Contrairement à un sumérologue qui, selon la formule consacrée, "sait presque tout sur presque rien", le Premier ministre turc adore étaler ses maigres connaissances dans moult domaines. "Moult domaines", comme un Premier ministre ordinaire, dirai-je; "maigres connaissances", comme un Premier ministre turc, ajouterai-je. Non non, je n'insulte personne et sûrement pas tout un peuple. Simple observation. C'est que l'électeur turc aime avoir des dirigeants qui parlent. Car parler signifie provoquer donc cliver donc se baratter la cervelle. Et comme, généralement, celui qui sait peu jacasse beaucoup, ça tombe bien. Personne n'était fan de la rhétorique de l'ancien Premier ministre Bülent Ecevit, un intellectuel et poète dans ses heures; personne n'avait lu et n'avait l'intention de lire ses poèmes. Idem pour l'ancien Président de la République, Ahmet Necdet Sezer, celui qui sortait de son palais une fois par an pour prononcer un discours aseptisé devant la représentation nationale...
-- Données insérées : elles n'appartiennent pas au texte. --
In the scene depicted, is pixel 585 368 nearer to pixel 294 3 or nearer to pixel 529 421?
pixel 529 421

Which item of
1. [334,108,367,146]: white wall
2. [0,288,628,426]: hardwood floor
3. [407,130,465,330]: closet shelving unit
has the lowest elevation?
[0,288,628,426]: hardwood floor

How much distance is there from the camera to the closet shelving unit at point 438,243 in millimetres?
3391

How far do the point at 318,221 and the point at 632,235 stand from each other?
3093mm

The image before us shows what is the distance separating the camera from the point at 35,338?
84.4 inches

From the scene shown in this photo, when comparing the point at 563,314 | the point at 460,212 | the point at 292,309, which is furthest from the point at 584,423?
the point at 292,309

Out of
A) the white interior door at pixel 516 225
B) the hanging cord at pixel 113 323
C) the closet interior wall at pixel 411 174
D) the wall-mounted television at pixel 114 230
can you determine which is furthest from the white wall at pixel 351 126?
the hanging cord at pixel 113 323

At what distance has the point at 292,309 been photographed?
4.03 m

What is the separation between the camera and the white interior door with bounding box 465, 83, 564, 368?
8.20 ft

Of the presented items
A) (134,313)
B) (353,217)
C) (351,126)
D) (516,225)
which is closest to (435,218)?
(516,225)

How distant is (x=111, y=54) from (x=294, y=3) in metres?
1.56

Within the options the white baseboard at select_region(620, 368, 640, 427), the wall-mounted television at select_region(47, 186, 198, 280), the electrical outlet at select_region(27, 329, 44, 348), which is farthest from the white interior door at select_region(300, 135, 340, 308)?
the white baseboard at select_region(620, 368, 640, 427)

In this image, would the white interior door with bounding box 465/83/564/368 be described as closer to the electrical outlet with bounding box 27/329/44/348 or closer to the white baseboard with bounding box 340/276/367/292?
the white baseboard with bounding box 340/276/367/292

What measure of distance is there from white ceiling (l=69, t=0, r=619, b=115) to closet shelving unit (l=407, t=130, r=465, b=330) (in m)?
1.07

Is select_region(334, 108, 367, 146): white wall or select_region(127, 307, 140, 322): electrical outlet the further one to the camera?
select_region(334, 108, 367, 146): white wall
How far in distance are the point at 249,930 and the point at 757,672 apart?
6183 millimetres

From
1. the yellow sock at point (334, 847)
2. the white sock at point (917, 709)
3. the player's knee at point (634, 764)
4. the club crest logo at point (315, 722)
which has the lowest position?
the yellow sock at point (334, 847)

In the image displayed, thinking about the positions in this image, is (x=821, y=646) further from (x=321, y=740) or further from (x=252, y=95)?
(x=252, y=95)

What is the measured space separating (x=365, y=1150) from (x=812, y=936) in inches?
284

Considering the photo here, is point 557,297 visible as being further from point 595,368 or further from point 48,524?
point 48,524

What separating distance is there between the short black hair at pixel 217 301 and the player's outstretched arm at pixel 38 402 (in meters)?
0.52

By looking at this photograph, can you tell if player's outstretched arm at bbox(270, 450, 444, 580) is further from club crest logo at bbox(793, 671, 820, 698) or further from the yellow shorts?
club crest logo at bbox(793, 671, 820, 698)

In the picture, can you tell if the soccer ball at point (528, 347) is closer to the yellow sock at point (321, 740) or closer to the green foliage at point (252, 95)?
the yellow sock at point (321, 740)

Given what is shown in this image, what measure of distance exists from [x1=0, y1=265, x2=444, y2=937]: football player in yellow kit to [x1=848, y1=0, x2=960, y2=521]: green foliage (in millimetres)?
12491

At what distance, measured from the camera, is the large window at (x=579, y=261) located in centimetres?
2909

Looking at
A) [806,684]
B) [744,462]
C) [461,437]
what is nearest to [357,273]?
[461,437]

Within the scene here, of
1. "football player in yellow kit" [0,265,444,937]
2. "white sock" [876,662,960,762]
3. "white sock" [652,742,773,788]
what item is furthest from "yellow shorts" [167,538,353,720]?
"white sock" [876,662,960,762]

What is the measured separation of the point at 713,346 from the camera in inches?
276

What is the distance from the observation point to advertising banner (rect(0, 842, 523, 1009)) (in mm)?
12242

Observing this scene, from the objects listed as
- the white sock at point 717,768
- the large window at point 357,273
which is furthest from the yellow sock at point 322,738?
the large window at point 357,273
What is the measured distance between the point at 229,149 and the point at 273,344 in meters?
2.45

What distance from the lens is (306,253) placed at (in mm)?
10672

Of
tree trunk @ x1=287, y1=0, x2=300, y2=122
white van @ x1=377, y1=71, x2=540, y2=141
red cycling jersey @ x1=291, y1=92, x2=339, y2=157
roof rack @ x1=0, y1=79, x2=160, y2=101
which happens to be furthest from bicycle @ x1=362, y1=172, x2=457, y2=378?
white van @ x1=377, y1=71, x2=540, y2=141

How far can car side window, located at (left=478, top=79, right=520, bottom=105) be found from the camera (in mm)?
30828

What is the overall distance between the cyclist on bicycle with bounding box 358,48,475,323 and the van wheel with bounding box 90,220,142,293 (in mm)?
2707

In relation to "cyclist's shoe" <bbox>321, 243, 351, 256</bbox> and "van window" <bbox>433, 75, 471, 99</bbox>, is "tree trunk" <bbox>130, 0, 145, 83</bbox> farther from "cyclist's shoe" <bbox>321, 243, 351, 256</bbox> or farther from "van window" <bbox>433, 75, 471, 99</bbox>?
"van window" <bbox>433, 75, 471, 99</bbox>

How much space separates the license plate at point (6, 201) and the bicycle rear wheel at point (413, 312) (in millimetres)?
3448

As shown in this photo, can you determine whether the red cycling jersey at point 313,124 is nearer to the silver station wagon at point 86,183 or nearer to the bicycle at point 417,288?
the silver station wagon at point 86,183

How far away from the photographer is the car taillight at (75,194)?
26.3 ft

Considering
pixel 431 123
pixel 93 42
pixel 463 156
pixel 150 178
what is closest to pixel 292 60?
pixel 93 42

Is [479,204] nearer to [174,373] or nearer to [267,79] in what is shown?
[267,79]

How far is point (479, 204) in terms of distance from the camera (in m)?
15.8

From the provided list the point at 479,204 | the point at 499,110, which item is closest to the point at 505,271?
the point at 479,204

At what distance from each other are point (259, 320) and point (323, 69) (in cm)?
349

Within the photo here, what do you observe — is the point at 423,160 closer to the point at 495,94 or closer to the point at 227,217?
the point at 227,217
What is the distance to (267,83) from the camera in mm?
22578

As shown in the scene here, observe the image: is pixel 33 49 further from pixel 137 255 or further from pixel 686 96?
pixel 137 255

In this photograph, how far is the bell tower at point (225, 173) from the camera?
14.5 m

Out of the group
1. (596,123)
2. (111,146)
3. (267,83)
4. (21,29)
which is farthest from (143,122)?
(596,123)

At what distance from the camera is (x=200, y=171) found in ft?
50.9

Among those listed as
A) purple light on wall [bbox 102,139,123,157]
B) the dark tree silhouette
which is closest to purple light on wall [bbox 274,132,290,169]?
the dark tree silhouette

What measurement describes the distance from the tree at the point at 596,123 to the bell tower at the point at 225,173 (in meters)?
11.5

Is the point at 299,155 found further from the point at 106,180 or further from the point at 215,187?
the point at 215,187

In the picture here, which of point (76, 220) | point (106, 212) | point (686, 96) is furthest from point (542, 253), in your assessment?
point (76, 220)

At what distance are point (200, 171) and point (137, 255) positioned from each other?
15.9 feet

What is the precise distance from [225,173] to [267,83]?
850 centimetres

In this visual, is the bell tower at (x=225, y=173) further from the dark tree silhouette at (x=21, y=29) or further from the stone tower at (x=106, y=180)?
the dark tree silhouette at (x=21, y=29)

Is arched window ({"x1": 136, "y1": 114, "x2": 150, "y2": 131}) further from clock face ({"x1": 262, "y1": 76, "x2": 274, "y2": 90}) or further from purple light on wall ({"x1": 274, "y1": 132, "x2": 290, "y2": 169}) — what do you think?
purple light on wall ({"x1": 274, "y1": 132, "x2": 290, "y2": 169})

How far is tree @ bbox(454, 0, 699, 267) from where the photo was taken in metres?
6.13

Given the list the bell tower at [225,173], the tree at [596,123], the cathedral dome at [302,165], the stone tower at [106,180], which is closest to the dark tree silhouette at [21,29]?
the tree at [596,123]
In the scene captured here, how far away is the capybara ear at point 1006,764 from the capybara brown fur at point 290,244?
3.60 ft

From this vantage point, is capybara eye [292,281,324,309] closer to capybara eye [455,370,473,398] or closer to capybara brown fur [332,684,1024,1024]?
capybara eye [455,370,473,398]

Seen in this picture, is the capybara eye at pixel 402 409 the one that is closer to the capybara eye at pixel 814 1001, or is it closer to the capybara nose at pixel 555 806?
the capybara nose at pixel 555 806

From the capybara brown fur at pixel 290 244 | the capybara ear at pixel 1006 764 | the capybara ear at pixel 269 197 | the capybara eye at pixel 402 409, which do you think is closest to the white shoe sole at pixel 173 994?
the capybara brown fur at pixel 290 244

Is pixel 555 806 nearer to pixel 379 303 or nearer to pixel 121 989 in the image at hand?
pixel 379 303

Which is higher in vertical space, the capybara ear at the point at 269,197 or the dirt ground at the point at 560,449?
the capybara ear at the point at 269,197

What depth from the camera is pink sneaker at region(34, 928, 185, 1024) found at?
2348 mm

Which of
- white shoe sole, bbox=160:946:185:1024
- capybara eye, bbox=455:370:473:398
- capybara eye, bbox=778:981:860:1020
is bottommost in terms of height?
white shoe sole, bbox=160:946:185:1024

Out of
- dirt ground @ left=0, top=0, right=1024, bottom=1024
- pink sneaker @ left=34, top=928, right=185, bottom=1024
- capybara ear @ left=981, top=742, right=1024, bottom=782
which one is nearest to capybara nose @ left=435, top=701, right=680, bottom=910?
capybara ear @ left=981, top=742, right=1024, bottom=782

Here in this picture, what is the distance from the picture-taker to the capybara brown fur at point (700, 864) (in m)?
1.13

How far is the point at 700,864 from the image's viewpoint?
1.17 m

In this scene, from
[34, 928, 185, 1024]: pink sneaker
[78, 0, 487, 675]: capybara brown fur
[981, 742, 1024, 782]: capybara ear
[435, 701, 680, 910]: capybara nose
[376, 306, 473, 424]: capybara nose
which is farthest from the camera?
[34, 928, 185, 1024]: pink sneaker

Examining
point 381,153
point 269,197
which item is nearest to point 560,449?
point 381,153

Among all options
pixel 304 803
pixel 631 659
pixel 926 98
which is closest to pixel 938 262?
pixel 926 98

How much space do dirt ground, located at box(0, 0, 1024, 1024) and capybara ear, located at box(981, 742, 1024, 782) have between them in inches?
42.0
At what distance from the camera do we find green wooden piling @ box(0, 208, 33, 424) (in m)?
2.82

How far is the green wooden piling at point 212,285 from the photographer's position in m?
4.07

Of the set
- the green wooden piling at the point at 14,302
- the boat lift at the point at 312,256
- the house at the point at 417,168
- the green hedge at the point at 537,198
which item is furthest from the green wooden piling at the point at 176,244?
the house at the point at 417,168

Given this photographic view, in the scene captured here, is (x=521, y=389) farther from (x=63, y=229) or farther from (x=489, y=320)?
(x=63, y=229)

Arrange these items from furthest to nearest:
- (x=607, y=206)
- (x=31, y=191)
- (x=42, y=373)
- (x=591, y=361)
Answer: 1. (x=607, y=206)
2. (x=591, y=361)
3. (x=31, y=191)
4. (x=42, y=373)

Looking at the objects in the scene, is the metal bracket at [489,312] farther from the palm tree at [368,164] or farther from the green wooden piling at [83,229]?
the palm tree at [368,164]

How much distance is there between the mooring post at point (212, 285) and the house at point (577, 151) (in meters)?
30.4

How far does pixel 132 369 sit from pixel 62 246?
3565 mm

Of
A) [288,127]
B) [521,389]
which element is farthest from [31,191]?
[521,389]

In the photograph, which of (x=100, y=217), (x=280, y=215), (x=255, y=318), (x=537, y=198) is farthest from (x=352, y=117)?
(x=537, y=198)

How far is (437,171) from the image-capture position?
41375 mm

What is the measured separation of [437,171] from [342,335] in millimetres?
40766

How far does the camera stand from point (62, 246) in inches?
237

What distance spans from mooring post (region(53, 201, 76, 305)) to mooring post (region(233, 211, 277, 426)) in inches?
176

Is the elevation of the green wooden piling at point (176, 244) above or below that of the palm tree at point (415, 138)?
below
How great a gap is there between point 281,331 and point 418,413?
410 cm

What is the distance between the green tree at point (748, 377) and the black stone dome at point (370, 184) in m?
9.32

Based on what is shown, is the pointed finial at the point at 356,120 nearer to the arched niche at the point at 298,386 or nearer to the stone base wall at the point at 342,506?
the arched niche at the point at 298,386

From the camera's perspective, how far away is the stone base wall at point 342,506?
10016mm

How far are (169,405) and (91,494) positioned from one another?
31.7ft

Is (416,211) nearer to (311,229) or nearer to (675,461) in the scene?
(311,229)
Recep Tayyip Erdogan, un bon orateur donc, récolte ainsi les fruits de ses fulgurances. Car il lance une polémique sans en maîtriser plus avant les tenants et les aboutissants et se retire aussitôt pour admirer la chamaillerie. Et il a de la chance, franchement. Quand il s'en prend à la "césarienne" (oui oui, le mode d'accouchement), une bronca se lève, on croise les fers et au moment où les anti-interventionnistes ont presque raison, une
étude américaine apporte de l'eau à son moulin ! Alors, on oublie la forme (est-ce que le Premier ministre a légitimité pour dénoncer la césarienne ?) et on se fixe sur le fond; un fond qui lui donne rageusement raison : "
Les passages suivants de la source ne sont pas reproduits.